Page-level text extractions
┌──

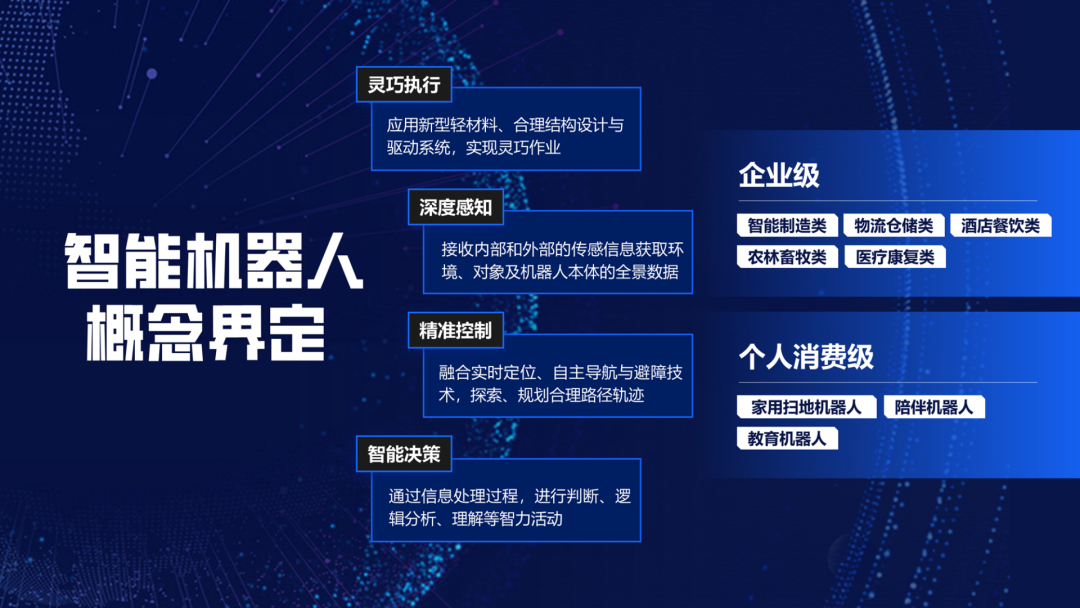 智能机器人概念界定

灵巧执行

应用新型轻材料、合理结构设计与驱动系统，实现灵巧作业

深度感知

接收内部和外部的传感信息获取环境、对象及机器人本体的全景数据

精准控制

融合实时定位、自主导航与避障技术，探索、规划合理路径轨迹

智能决策

通过信息处理过程，进行判断、逻辑分析、理解等智力活动

企业级

智能制造类 物流仓储类 酒店餐饮类
农林畜牧类 医疗康复类

个人消费级

家用扫地机器人 陪伴机器人
教育机器人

└──

◆ **Exercise goal**
Keep the pictures out and write out the records exactly.

◆ **Response to this exercise**
 智能机器人概念界定

灵巧执行

应用新型轻材料、合理结构设计与驱动系统，实现灵巧作业

深度感知

接收内部和外部的传感信息获取环境、对象及机器人本体的全景数据

精准控制

融合实时定位、自主导航与避障技术，探索、规划合理路径轨迹

智能决策

通过信息处理过程，进行判断、逻辑分析、理解等智力活动

企业级

智能制造类 物流仓储类 酒店餐饮类
农林畜牧类 医疗康复类

个人消费级

家用扫地机器人 陪伴机器人
教育机器人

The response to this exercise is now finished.